La culture de ces plantes et la multiplication de ces animaux, ainsi que leurs mouvements transfrontières ne sont pas exemptés en vertu de cet article.

Cet article reflète en fait un compromis, en vertu duquel seuls les mouvements transfrontières d'OVM qui sont des produits pharmaceutiques pour l'homme et relevant en tant que tels d'autres accords ou organismes internationaux, notamment l'OMS, sont exclus du champ d'application du Protocole.

Les mouvements transfrontières de ces OVM n'ont donc pas besoin d'être soumis à la procédure d'APCC ainsi qu'aux autres dispositions du protocole relatives aux mouvements transfrontières, sans préjudice au droit des Parties de soumettre l'OVM à des évaluations de risques. En d'autres termes, si les mouvements transfrontières des OVM visés par cet article ne sont pas soumis aux dispositions du protocole, les Parties peuvent néanmoins décider de les soumettre à une évaluation des risques préalablement à leur importation.

* 28Guide explicatif du Protocole de Cartagena sur la prévention des risques biotechnologiques; UICN, Droit et Politique de l'environnement n°46, Centre de droit de l'environnement à l'UICN, 2003, p59.

* 29 Article 3(h) du protocole.

* 30 Sur cette notion et sa transcription juridique, Noiville (C), «Ressources génétiques et droit», op.cit, p.216.

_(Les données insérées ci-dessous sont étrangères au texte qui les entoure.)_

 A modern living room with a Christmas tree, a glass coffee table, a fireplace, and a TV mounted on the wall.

* 31 En l'absence d'une définition spécifique exprimée dans le traité par les parties, les termes d'un traité doivent être interprétés "de bonne foi suivant le sens ordinaire à attribuer aux termes du traité dans leur contexte et à la lumière de son objet et de son but". Article 31.1 et 31.4, Convention de Vienne sur le droit des traités (1969).

* 32 Article 3 (b) du protocole: "utilisation en milieu confiné" s'entend de toute opération, entreprise dans un dispositif, une installation, ou tout autre structure physique, faisant intervenir des OVM qui sont réglementés par des mesures spécifiques qui en limitent effectivement le contact avec le milieu extérieur, et l'impact sur ce milieu.

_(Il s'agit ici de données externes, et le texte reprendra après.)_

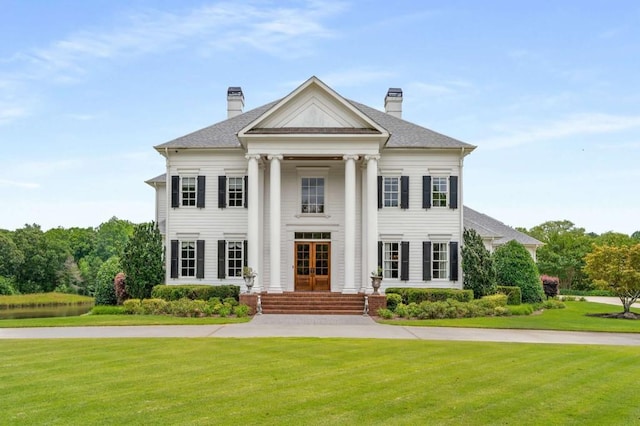 neoclassical home with a front yard and french doors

* 33Guide explicatif du Protocole de Cartagena sur la prévention des risques biotechnologiques; UICN, op cit, p12.

* 34ibid. p17.

* 35 Article 6(1) du protocole.

* 36 Article 6 (2) du protocole.

* 37 L'article 8 est relatif à la notification, l'article 9 à l'accusé de réception de la notification et l'article 10 aux procédures de décision.